----- STORED DATA -----

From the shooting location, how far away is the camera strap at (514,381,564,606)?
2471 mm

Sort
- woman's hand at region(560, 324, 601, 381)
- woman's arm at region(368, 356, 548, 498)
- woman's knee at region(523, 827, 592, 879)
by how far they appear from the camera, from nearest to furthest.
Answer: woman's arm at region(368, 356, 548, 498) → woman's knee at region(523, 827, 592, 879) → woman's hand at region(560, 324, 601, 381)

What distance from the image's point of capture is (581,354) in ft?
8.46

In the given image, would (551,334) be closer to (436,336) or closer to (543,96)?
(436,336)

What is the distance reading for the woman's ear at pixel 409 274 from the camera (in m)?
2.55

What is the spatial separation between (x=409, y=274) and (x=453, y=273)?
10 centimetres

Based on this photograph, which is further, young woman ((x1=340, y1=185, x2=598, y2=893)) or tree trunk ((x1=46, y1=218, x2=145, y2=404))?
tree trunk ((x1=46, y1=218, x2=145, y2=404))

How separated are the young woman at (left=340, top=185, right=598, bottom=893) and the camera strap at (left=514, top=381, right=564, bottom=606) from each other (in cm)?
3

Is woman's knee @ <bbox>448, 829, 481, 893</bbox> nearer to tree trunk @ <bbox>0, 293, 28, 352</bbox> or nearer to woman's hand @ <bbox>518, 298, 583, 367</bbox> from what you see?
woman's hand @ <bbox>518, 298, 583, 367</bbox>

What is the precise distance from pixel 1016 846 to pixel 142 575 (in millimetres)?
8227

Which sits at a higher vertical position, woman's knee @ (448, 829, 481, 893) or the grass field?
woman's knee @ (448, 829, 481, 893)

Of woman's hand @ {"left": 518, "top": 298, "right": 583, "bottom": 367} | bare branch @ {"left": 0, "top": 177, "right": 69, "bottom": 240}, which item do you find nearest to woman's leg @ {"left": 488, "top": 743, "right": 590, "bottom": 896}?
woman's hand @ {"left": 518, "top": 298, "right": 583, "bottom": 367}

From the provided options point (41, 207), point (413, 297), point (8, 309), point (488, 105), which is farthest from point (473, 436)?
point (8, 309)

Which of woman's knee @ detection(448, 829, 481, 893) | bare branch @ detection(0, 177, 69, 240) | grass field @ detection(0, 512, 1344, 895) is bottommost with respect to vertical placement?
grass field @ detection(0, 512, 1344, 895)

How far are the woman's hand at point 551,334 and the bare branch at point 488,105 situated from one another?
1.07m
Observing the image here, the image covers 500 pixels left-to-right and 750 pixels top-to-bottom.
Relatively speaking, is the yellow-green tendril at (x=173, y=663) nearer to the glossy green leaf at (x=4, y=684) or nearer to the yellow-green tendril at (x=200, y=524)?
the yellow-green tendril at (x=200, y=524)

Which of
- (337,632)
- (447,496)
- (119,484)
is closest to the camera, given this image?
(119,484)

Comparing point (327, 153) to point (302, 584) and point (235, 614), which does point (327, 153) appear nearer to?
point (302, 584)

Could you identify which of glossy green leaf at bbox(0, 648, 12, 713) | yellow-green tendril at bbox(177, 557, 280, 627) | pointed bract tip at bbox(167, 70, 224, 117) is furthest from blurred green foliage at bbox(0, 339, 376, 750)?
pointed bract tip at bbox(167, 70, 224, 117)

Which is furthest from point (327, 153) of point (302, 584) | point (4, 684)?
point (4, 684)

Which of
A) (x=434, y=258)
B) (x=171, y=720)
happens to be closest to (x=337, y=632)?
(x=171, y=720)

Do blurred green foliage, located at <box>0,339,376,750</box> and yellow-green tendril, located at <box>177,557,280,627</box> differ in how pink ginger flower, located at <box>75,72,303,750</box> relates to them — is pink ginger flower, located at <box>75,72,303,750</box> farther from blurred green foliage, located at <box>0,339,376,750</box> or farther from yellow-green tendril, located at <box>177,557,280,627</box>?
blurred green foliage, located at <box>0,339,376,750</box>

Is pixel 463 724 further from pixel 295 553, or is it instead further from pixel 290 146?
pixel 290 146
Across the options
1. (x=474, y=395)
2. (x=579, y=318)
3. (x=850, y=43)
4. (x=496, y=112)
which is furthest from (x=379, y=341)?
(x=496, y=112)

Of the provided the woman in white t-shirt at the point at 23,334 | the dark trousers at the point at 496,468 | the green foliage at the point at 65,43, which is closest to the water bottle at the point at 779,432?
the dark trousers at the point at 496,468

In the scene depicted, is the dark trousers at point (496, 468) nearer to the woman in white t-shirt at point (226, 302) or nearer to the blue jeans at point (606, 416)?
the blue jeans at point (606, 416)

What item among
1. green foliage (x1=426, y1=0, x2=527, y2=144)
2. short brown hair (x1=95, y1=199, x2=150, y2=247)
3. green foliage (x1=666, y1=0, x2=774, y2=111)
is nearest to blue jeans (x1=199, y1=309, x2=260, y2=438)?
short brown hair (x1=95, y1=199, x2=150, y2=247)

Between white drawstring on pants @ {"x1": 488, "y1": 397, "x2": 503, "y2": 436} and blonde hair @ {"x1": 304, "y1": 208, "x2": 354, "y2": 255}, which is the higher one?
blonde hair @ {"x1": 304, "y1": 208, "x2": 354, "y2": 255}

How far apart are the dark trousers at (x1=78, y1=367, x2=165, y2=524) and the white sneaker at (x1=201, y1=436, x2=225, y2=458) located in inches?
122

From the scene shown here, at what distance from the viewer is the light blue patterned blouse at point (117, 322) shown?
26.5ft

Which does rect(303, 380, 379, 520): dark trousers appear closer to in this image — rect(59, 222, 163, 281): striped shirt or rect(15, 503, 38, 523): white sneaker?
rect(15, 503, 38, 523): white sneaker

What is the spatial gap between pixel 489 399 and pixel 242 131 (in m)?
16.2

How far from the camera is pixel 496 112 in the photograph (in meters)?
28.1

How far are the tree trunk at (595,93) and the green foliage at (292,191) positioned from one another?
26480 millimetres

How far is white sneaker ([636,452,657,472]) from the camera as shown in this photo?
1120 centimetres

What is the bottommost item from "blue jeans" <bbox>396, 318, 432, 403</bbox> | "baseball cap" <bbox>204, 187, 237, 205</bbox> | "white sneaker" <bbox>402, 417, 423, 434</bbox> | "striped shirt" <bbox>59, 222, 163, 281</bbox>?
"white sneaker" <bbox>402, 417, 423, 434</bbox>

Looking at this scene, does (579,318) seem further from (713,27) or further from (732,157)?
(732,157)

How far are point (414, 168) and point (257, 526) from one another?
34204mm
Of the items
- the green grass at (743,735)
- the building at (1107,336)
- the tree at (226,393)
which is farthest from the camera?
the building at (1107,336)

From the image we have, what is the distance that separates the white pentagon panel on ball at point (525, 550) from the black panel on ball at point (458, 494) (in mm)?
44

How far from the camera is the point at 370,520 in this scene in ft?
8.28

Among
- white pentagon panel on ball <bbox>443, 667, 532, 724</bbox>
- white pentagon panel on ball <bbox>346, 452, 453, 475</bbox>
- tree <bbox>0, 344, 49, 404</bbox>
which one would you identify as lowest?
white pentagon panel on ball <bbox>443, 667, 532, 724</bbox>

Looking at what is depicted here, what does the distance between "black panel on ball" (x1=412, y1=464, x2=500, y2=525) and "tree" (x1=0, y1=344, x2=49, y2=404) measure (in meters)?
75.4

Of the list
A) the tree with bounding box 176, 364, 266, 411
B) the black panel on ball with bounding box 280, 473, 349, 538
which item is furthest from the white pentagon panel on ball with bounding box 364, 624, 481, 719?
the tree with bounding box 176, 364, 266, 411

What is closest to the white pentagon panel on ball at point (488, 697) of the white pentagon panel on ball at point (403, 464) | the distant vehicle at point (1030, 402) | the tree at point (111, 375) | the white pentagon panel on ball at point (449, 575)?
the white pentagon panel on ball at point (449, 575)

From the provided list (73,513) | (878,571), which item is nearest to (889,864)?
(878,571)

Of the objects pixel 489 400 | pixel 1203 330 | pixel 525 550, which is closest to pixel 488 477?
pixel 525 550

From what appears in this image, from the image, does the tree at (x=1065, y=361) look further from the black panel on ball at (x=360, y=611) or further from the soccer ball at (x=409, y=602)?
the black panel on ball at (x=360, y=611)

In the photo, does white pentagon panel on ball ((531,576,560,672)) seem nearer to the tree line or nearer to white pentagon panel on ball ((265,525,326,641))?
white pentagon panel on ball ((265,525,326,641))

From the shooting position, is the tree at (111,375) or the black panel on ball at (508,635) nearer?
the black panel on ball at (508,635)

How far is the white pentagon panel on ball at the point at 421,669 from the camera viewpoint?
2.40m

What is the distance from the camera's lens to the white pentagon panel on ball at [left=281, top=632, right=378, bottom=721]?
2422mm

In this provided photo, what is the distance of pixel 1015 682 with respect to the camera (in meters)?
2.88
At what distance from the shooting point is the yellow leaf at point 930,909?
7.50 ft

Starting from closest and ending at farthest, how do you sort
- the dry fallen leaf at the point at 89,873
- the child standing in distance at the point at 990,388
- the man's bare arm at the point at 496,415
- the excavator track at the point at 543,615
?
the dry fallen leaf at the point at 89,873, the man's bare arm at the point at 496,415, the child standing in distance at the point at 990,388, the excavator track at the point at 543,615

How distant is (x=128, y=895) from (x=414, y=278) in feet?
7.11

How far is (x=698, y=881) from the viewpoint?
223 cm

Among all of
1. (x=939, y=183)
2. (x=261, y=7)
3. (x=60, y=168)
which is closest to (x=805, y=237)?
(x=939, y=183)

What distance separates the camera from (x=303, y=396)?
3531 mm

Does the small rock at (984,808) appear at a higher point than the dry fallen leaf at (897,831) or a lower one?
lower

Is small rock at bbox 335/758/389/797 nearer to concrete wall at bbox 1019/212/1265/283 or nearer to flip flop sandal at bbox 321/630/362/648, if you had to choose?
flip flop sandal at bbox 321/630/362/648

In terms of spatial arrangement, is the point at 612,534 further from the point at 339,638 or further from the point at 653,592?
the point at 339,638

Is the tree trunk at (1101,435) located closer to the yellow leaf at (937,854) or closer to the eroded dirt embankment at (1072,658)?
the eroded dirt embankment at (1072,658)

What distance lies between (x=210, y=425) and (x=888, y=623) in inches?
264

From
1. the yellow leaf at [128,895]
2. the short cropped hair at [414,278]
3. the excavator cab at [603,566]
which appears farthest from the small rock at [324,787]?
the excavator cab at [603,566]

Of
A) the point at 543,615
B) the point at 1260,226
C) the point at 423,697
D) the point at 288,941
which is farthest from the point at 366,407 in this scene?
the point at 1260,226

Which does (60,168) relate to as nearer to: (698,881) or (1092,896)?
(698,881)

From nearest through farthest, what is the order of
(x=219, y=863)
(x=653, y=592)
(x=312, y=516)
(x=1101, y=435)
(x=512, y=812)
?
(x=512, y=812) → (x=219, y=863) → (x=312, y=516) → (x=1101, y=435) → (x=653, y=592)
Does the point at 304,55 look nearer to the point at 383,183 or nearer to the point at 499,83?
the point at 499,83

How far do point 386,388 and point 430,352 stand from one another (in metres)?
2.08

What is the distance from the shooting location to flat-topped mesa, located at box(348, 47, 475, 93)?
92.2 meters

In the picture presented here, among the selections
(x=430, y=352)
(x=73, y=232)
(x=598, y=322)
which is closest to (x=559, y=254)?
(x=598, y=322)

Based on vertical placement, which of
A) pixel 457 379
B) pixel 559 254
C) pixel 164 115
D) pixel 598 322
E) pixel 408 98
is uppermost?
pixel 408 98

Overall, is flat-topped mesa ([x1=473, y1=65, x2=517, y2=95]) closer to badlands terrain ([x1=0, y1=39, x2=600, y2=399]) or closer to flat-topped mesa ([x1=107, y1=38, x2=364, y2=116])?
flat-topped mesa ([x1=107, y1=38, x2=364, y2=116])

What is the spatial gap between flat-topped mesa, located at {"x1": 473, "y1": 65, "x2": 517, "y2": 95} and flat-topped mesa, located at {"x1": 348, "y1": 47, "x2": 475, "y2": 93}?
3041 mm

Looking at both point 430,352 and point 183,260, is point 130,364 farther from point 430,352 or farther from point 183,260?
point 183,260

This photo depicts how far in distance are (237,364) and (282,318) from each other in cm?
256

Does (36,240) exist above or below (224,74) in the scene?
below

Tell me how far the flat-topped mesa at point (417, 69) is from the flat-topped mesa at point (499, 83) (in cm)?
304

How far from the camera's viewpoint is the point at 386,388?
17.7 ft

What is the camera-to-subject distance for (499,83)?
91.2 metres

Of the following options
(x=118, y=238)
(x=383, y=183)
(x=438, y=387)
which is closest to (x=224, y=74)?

-----

> _GOAL OF THE EXERCISE_
Duplicate, without any alteration, the lines of the material beginning with the line that contains "This photo depicts" and continuing through the end of the material, including both the first and the last line.

> _PROBLEM SOLUTION_
This photo depicts how far in distance are (237,364) and (282,318) from each other in cm?
256

Does (36,240) exist above or below (224,74) in the scene?
below

Tell me how far the flat-topped mesa at point (417, 69) is from the flat-topped mesa at point (499, 83) (in cm)?
304

How far from the camera's viewpoint is the point at 386,388?
17.7 ft

What is the camera-to-subject distance for (499,83)?
91.2 metres

Of the following options
(x=118, y=238)
(x=383, y=183)
(x=438, y=387)
which is closest to (x=224, y=74)?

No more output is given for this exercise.